The estimation of phylogenetic relatedness relies on the recognition of character states shared through descent from a common ancestor. Homoplasious characters confound such analysis, thus levels of homoplasy are in general inversely related to the usefulness of characters in phylogenetic studies. For features that are at least potentially useful for estimating phylogeny, our comparisons of consistency indices do not support the idea that behavior is more homoplasious than morphology. Both the comparison of mean morphological and behavioral character CIs within data sets and the analysis of overall CIs among purely morphological and purely behavioral data sets (Table 3, Fig. 2) show no statistically significant difference between the two types of characters. The 95% confidence limits of the difference indicate that morphological characters, at best, might on average have CIs 0.03-0.07 higher than those of behavioral characters. Even this difference, which was arrived at by giving morphology all the benefit of the doubt, is not very striking. In short, the data give no justification for discriminating against behavioral characters as indicators of phylogenetic relationships.

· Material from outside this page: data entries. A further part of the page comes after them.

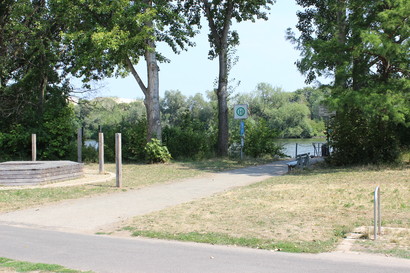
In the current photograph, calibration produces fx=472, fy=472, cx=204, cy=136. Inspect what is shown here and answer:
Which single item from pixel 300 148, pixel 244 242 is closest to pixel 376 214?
pixel 244 242

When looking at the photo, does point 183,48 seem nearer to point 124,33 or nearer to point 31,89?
point 124,33

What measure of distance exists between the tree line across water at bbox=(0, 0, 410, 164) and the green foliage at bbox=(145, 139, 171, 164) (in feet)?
3.40

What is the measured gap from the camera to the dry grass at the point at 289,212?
815cm

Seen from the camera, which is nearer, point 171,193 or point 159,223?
point 159,223

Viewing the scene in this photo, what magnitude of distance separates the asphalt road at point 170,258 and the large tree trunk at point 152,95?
57.1 feet

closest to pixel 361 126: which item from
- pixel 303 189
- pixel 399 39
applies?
pixel 399 39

Because the characters of interest were used to construct the phylogenies, the comparison of overall CIs, strictly speaking, only indicates that characters within behavioral data sets evolve as congruently as those within morphological data sets. If behavioral characters evolve as congruently as morphological characters but are more homoplasious this comparison would underestimate behavioral homoplasy relative to morphological homoplasy (see the comment on circularity in the Materials and Methods section). However, we see no reason to believe that behavior evolves in a fashion that produces congruence despite high levels of homoplasy. In any case, the analysis of mean CIs within data sets is not subject to this criticism. Most of these data sets are comprised primarily of morphological characters. Mere congruence among the relatively few behavioral characters in these data sets is unlikely to result in high consistency estimates for these characters because the tree upon which the estimates are based results primarily from morphological characters.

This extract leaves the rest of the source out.